Extracted text:
Posted: December 26, 2013 in Mathematics

$\displaystyle\int_{\frac{1+\sqrt5}{2}}^{\frac{1+\sqrt2+\sqrt{7+2\sqrt2}}{2}}\frac{(x^2+1)(x^2+2x-1)}{x^6+14x^3-1}\;dx$

I believe I saw this integral 5 or 6 years ago on AoPS forum.  If my memory serves me right, it was a question from a Japanese university entrance exam.  (I could be wrong, since it’s long time ago… and I am getting the “old people memory disorder” recently…)  The first time when I saw it, I was like WTF?  The integrand already looked hard not to mention the upper limit.  It took me about a week to finally solve it.  (And I had spent a lot of time sitting in the bathroom and thinking hard on it.)  And last month when I post this on my blog, Koopa Koo solved it in a night, or maybe minutes after he saw this.  So this is the difference between a real mathematician and an amateur like me.

Anyway, let’s begin.

Exercise tasks:
[a] According to the integral post, how long did it take the writer to solve the integral the first time?
[b] From the integral post, copy the passage that starts at the words "Posted: December 26, 2013" and stops after "Anyway, let’s begin.".

Data listing:
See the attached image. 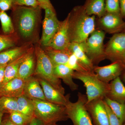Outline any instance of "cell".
Here are the masks:
<instances>
[{
    "instance_id": "obj_1",
    "label": "cell",
    "mask_w": 125,
    "mask_h": 125,
    "mask_svg": "<svg viewBox=\"0 0 125 125\" xmlns=\"http://www.w3.org/2000/svg\"><path fill=\"white\" fill-rule=\"evenodd\" d=\"M69 14L71 42H84L95 30V16L87 14L83 6L74 7Z\"/></svg>"
},
{
    "instance_id": "obj_2",
    "label": "cell",
    "mask_w": 125,
    "mask_h": 125,
    "mask_svg": "<svg viewBox=\"0 0 125 125\" xmlns=\"http://www.w3.org/2000/svg\"><path fill=\"white\" fill-rule=\"evenodd\" d=\"M41 9L40 6L33 7L13 5L11 19L15 32L16 30L24 39L32 37L37 26Z\"/></svg>"
},
{
    "instance_id": "obj_3",
    "label": "cell",
    "mask_w": 125,
    "mask_h": 125,
    "mask_svg": "<svg viewBox=\"0 0 125 125\" xmlns=\"http://www.w3.org/2000/svg\"><path fill=\"white\" fill-rule=\"evenodd\" d=\"M34 116L45 125L56 124L68 119L65 106L55 104L47 101L34 99Z\"/></svg>"
},
{
    "instance_id": "obj_4",
    "label": "cell",
    "mask_w": 125,
    "mask_h": 125,
    "mask_svg": "<svg viewBox=\"0 0 125 125\" xmlns=\"http://www.w3.org/2000/svg\"><path fill=\"white\" fill-rule=\"evenodd\" d=\"M73 79L82 81L86 88L87 103L94 99L105 98L107 96L109 83L100 80L94 72L74 71Z\"/></svg>"
},
{
    "instance_id": "obj_5",
    "label": "cell",
    "mask_w": 125,
    "mask_h": 125,
    "mask_svg": "<svg viewBox=\"0 0 125 125\" xmlns=\"http://www.w3.org/2000/svg\"><path fill=\"white\" fill-rule=\"evenodd\" d=\"M36 57V67L34 75L47 81L63 94L65 89L60 80L57 78L54 73V66L43 49L37 45L34 49Z\"/></svg>"
},
{
    "instance_id": "obj_6",
    "label": "cell",
    "mask_w": 125,
    "mask_h": 125,
    "mask_svg": "<svg viewBox=\"0 0 125 125\" xmlns=\"http://www.w3.org/2000/svg\"><path fill=\"white\" fill-rule=\"evenodd\" d=\"M78 97L75 102L70 101L65 106L68 118L71 120L73 125H94L85 106L86 95L79 93Z\"/></svg>"
},
{
    "instance_id": "obj_7",
    "label": "cell",
    "mask_w": 125,
    "mask_h": 125,
    "mask_svg": "<svg viewBox=\"0 0 125 125\" xmlns=\"http://www.w3.org/2000/svg\"><path fill=\"white\" fill-rule=\"evenodd\" d=\"M105 37L104 31L95 30L83 42L85 53L94 65L106 58L104 46Z\"/></svg>"
},
{
    "instance_id": "obj_8",
    "label": "cell",
    "mask_w": 125,
    "mask_h": 125,
    "mask_svg": "<svg viewBox=\"0 0 125 125\" xmlns=\"http://www.w3.org/2000/svg\"><path fill=\"white\" fill-rule=\"evenodd\" d=\"M106 58L111 61L124 62L125 58V32L114 34L105 49Z\"/></svg>"
},
{
    "instance_id": "obj_9",
    "label": "cell",
    "mask_w": 125,
    "mask_h": 125,
    "mask_svg": "<svg viewBox=\"0 0 125 125\" xmlns=\"http://www.w3.org/2000/svg\"><path fill=\"white\" fill-rule=\"evenodd\" d=\"M45 16L43 23L42 33L40 40L44 46L48 45L58 30L60 22L58 20L54 8L44 9Z\"/></svg>"
},
{
    "instance_id": "obj_10",
    "label": "cell",
    "mask_w": 125,
    "mask_h": 125,
    "mask_svg": "<svg viewBox=\"0 0 125 125\" xmlns=\"http://www.w3.org/2000/svg\"><path fill=\"white\" fill-rule=\"evenodd\" d=\"M85 106L94 125H110L103 98L97 99L89 103L86 102Z\"/></svg>"
},
{
    "instance_id": "obj_11",
    "label": "cell",
    "mask_w": 125,
    "mask_h": 125,
    "mask_svg": "<svg viewBox=\"0 0 125 125\" xmlns=\"http://www.w3.org/2000/svg\"><path fill=\"white\" fill-rule=\"evenodd\" d=\"M70 15L60 22L59 28L48 45L46 46L58 50L69 49L71 43L69 35Z\"/></svg>"
},
{
    "instance_id": "obj_12",
    "label": "cell",
    "mask_w": 125,
    "mask_h": 125,
    "mask_svg": "<svg viewBox=\"0 0 125 125\" xmlns=\"http://www.w3.org/2000/svg\"><path fill=\"white\" fill-rule=\"evenodd\" d=\"M94 72L99 79L105 83H109L124 73L125 66L122 61H115L103 66H94Z\"/></svg>"
},
{
    "instance_id": "obj_13",
    "label": "cell",
    "mask_w": 125,
    "mask_h": 125,
    "mask_svg": "<svg viewBox=\"0 0 125 125\" xmlns=\"http://www.w3.org/2000/svg\"><path fill=\"white\" fill-rule=\"evenodd\" d=\"M99 23L102 29L109 33L121 32L125 28V22L121 14L106 12L99 18Z\"/></svg>"
},
{
    "instance_id": "obj_14",
    "label": "cell",
    "mask_w": 125,
    "mask_h": 125,
    "mask_svg": "<svg viewBox=\"0 0 125 125\" xmlns=\"http://www.w3.org/2000/svg\"><path fill=\"white\" fill-rule=\"evenodd\" d=\"M42 86L47 101L65 106L70 101V94L64 96L43 79L37 77Z\"/></svg>"
},
{
    "instance_id": "obj_15",
    "label": "cell",
    "mask_w": 125,
    "mask_h": 125,
    "mask_svg": "<svg viewBox=\"0 0 125 125\" xmlns=\"http://www.w3.org/2000/svg\"><path fill=\"white\" fill-rule=\"evenodd\" d=\"M36 63L34 49L31 47L20 65L17 77L25 80L33 76L36 69Z\"/></svg>"
},
{
    "instance_id": "obj_16",
    "label": "cell",
    "mask_w": 125,
    "mask_h": 125,
    "mask_svg": "<svg viewBox=\"0 0 125 125\" xmlns=\"http://www.w3.org/2000/svg\"><path fill=\"white\" fill-rule=\"evenodd\" d=\"M25 80L16 77L2 84L0 88V97L2 96L18 98L23 95Z\"/></svg>"
},
{
    "instance_id": "obj_17",
    "label": "cell",
    "mask_w": 125,
    "mask_h": 125,
    "mask_svg": "<svg viewBox=\"0 0 125 125\" xmlns=\"http://www.w3.org/2000/svg\"><path fill=\"white\" fill-rule=\"evenodd\" d=\"M23 95L31 100L46 101L38 79L33 76L25 80Z\"/></svg>"
},
{
    "instance_id": "obj_18",
    "label": "cell",
    "mask_w": 125,
    "mask_h": 125,
    "mask_svg": "<svg viewBox=\"0 0 125 125\" xmlns=\"http://www.w3.org/2000/svg\"><path fill=\"white\" fill-rule=\"evenodd\" d=\"M69 49L76 56L84 68L88 71L94 72V65L85 53L83 42H71Z\"/></svg>"
},
{
    "instance_id": "obj_19",
    "label": "cell",
    "mask_w": 125,
    "mask_h": 125,
    "mask_svg": "<svg viewBox=\"0 0 125 125\" xmlns=\"http://www.w3.org/2000/svg\"><path fill=\"white\" fill-rule=\"evenodd\" d=\"M54 73L57 78L61 79L68 85L72 91L77 90L79 85L73 81L74 70L65 65L61 64L54 66Z\"/></svg>"
},
{
    "instance_id": "obj_20",
    "label": "cell",
    "mask_w": 125,
    "mask_h": 125,
    "mask_svg": "<svg viewBox=\"0 0 125 125\" xmlns=\"http://www.w3.org/2000/svg\"><path fill=\"white\" fill-rule=\"evenodd\" d=\"M106 97L117 102L125 103V85L120 77L109 83V92Z\"/></svg>"
},
{
    "instance_id": "obj_21",
    "label": "cell",
    "mask_w": 125,
    "mask_h": 125,
    "mask_svg": "<svg viewBox=\"0 0 125 125\" xmlns=\"http://www.w3.org/2000/svg\"><path fill=\"white\" fill-rule=\"evenodd\" d=\"M43 50L54 66L59 65H65L72 53L69 49L58 50L49 46H45Z\"/></svg>"
},
{
    "instance_id": "obj_22",
    "label": "cell",
    "mask_w": 125,
    "mask_h": 125,
    "mask_svg": "<svg viewBox=\"0 0 125 125\" xmlns=\"http://www.w3.org/2000/svg\"><path fill=\"white\" fill-rule=\"evenodd\" d=\"M27 44L20 47H14L0 52V64H6L28 51L31 47Z\"/></svg>"
},
{
    "instance_id": "obj_23",
    "label": "cell",
    "mask_w": 125,
    "mask_h": 125,
    "mask_svg": "<svg viewBox=\"0 0 125 125\" xmlns=\"http://www.w3.org/2000/svg\"><path fill=\"white\" fill-rule=\"evenodd\" d=\"M87 14L101 18L106 13L105 0H86L83 6Z\"/></svg>"
},
{
    "instance_id": "obj_24",
    "label": "cell",
    "mask_w": 125,
    "mask_h": 125,
    "mask_svg": "<svg viewBox=\"0 0 125 125\" xmlns=\"http://www.w3.org/2000/svg\"><path fill=\"white\" fill-rule=\"evenodd\" d=\"M28 51L15 60L7 64L5 69L4 80L3 84L17 77L19 68L27 55Z\"/></svg>"
},
{
    "instance_id": "obj_25",
    "label": "cell",
    "mask_w": 125,
    "mask_h": 125,
    "mask_svg": "<svg viewBox=\"0 0 125 125\" xmlns=\"http://www.w3.org/2000/svg\"><path fill=\"white\" fill-rule=\"evenodd\" d=\"M18 112L30 118L34 116V105L32 100L23 95L17 98Z\"/></svg>"
},
{
    "instance_id": "obj_26",
    "label": "cell",
    "mask_w": 125,
    "mask_h": 125,
    "mask_svg": "<svg viewBox=\"0 0 125 125\" xmlns=\"http://www.w3.org/2000/svg\"><path fill=\"white\" fill-rule=\"evenodd\" d=\"M0 112L7 114L18 112L17 98L6 96L0 97Z\"/></svg>"
},
{
    "instance_id": "obj_27",
    "label": "cell",
    "mask_w": 125,
    "mask_h": 125,
    "mask_svg": "<svg viewBox=\"0 0 125 125\" xmlns=\"http://www.w3.org/2000/svg\"><path fill=\"white\" fill-rule=\"evenodd\" d=\"M105 103L122 122L125 123V103H120L113 101L107 97L104 99Z\"/></svg>"
},
{
    "instance_id": "obj_28",
    "label": "cell",
    "mask_w": 125,
    "mask_h": 125,
    "mask_svg": "<svg viewBox=\"0 0 125 125\" xmlns=\"http://www.w3.org/2000/svg\"><path fill=\"white\" fill-rule=\"evenodd\" d=\"M0 21L3 34L10 35L15 33V29L11 17L5 11H0Z\"/></svg>"
},
{
    "instance_id": "obj_29",
    "label": "cell",
    "mask_w": 125,
    "mask_h": 125,
    "mask_svg": "<svg viewBox=\"0 0 125 125\" xmlns=\"http://www.w3.org/2000/svg\"><path fill=\"white\" fill-rule=\"evenodd\" d=\"M16 36L14 34L6 35L0 34V52L15 46Z\"/></svg>"
},
{
    "instance_id": "obj_30",
    "label": "cell",
    "mask_w": 125,
    "mask_h": 125,
    "mask_svg": "<svg viewBox=\"0 0 125 125\" xmlns=\"http://www.w3.org/2000/svg\"><path fill=\"white\" fill-rule=\"evenodd\" d=\"M10 120L16 125H29L32 118L18 112L9 114Z\"/></svg>"
},
{
    "instance_id": "obj_31",
    "label": "cell",
    "mask_w": 125,
    "mask_h": 125,
    "mask_svg": "<svg viewBox=\"0 0 125 125\" xmlns=\"http://www.w3.org/2000/svg\"><path fill=\"white\" fill-rule=\"evenodd\" d=\"M65 65L75 71L83 72L88 71L81 64L76 56L72 52L70 56L69 60Z\"/></svg>"
},
{
    "instance_id": "obj_32",
    "label": "cell",
    "mask_w": 125,
    "mask_h": 125,
    "mask_svg": "<svg viewBox=\"0 0 125 125\" xmlns=\"http://www.w3.org/2000/svg\"><path fill=\"white\" fill-rule=\"evenodd\" d=\"M105 9L106 13L121 14L119 0H105Z\"/></svg>"
},
{
    "instance_id": "obj_33",
    "label": "cell",
    "mask_w": 125,
    "mask_h": 125,
    "mask_svg": "<svg viewBox=\"0 0 125 125\" xmlns=\"http://www.w3.org/2000/svg\"><path fill=\"white\" fill-rule=\"evenodd\" d=\"M13 5L36 7L39 5L36 0H12Z\"/></svg>"
},
{
    "instance_id": "obj_34",
    "label": "cell",
    "mask_w": 125,
    "mask_h": 125,
    "mask_svg": "<svg viewBox=\"0 0 125 125\" xmlns=\"http://www.w3.org/2000/svg\"><path fill=\"white\" fill-rule=\"evenodd\" d=\"M105 103L106 109L108 116H109L110 125H123V123L113 113V112L112 111L110 108L109 107V106H108L107 104L105 103Z\"/></svg>"
},
{
    "instance_id": "obj_35",
    "label": "cell",
    "mask_w": 125,
    "mask_h": 125,
    "mask_svg": "<svg viewBox=\"0 0 125 125\" xmlns=\"http://www.w3.org/2000/svg\"><path fill=\"white\" fill-rule=\"evenodd\" d=\"M13 6L12 0H0V11H5L11 10Z\"/></svg>"
},
{
    "instance_id": "obj_36",
    "label": "cell",
    "mask_w": 125,
    "mask_h": 125,
    "mask_svg": "<svg viewBox=\"0 0 125 125\" xmlns=\"http://www.w3.org/2000/svg\"><path fill=\"white\" fill-rule=\"evenodd\" d=\"M38 2L39 6L42 9H45L47 8H54L50 0H36Z\"/></svg>"
},
{
    "instance_id": "obj_37",
    "label": "cell",
    "mask_w": 125,
    "mask_h": 125,
    "mask_svg": "<svg viewBox=\"0 0 125 125\" xmlns=\"http://www.w3.org/2000/svg\"><path fill=\"white\" fill-rule=\"evenodd\" d=\"M6 64H0V88L3 84L5 77V71Z\"/></svg>"
},
{
    "instance_id": "obj_38",
    "label": "cell",
    "mask_w": 125,
    "mask_h": 125,
    "mask_svg": "<svg viewBox=\"0 0 125 125\" xmlns=\"http://www.w3.org/2000/svg\"><path fill=\"white\" fill-rule=\"evenodd\" d=\"M29 125H45L40 120L34 116L31 119Z\"/></svg>"
},
{
    "instance_id": "obj_39",
    "label": "cell",
    "mask_w": 125,
    "mask_h": 125,
    "mask_svg": "<svg viewBox=\"0 0 125 125\" xmlns=\"http://www.w3.org/2000/svg\"><path fill=\"white\" fill-rule=\"evenodd\" d=\"M120 5L121 13L123 18H125V0H119Z\"/></svg>"
},
{
    "instance_id": "obj_40",
    "label": "cell",
    "mask_w": 125,
    "mask_h": 125,
    "mask_svg": "<svg viewBox=\"0 0 125 125\" xmlns=\"http://www.w3.org/2000/svg\"><path fill=\"white\" fill-rule=\"evenodd\" d=\"M1 125H16L12 122L9 118V116L6 117L3 116Z\"/></svg>"
},
{
    "instance_id": "obj_41",
    "label": "cell",
    "mask_w": 125,
    "mask_h": 125,
    "mask_svg": "<svg viewBox=\"0 0 125 125\" xmlns=\"http://www.w3.org/2000/svg\"><path fill=\"white\" fill-rule=\"evenodd\" d=\"M4 114L3 113L0 112V125H1Z\"/></svg>"
},
{
    "instance_id": "obj_42",
    "label": "cell",
    "mask_w": 125,
    "mask_h": 125,
    "mask_svg": "<svg viewBox=\"0 0 125 125\" xmlns=\"http://www.w3.org/2000/svg\"><path fill=\"white\" fill-rule=\"evenodd\" d=\"M120 78H122V79L125 83V74L123 73L120 77Z\"/></svg>"
},
{
    "instance_id": "obj_43",
    "label": "cell",
    "mask_w": 125,
    "mask_h": 125,
    "mask_svg": "<svg viewBox=\"0 0 125 125\" xmlns=\"http://www.w3.org/2000/svg\"><path fill=\"white\" fill-rule=\"evenodd\" d=\"M123 63H124V65H125V72H124V73H123L125 74V60H124V62H123Z\"/></svg>"
},
{
    "instance_id": "obj_44",
    "label": "cell",
    "mask_w": 125,
    "mask_h": 125,
    "mask_svg": "<svg viewBox=\"0 0 125 125\" xmlns=\"http://www.w3.org/2000/svg\"><path fill=\"white\" fill-rule=\"evenodd\" d=\"M122 32H125V30H124V31H123Z\"/></svg>"
},
{
    "instance_id": "obj_45",
    "label": "cell",
    "mask_w": 125,
    "mask_h": 125,
    "mask_svg": "<svg viewBox=\"0 0 125 125\" xmlns=\"http://www.w3.org/2000/svg\"><path fill=\"white\" fill-rule=\"evenodd\" d=\"M57 125L56 124H53V125Z\"/></svg>"
},
{
    "instance_id": "obj_46",
    "label": "cell",
    "mask_w": 125,
    "mask_h": 125,
    "mask_svg": "<svg viewBox=\"0 0 125 125\" xmlns=\"http://www.w3.org/2000/svg\"><path fill=\"white\" fill-rule=\"evenodd\" d=\"M123 125H125V123H124V124H123Z\"/></svg>"
}]
</instances>
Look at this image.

Task answers:
[a] About a week.

[b]
Posted: December 26, 2013 in Mathematics

$\displaystyle\int_{\frac{1+\sqrt5}{2}}^{\frac{1+\sqrt2+\sqrt{7+2\sqrt2}}{2}}\frac{(x^2+1)(x^2+2x-1)}{x^6+14x^3-1}\;dx$

I believe I saw this integral 5 or 6 years ago on AoPS forum.  If my memory serves me right, it was a question from a Japanese university entrance exam.  (I could be wrong, since it’s long time ago… and I am getting the “old people memory disorder” recently…)  The first time when I saw it, I was like WTF?  The integrand already looked hard not to mention the upper limit.  It took me about a week to finally solve it.  (And I had spent a lot of time sitting in the bathroom and thinking hard on it.)  And last month when I post this on my blog, Koopa Koo solved it in a night, or maybe minutes after he saw this.  So this is the difference between a real mathematician and an amateur like me.

Anyway, let’s begin.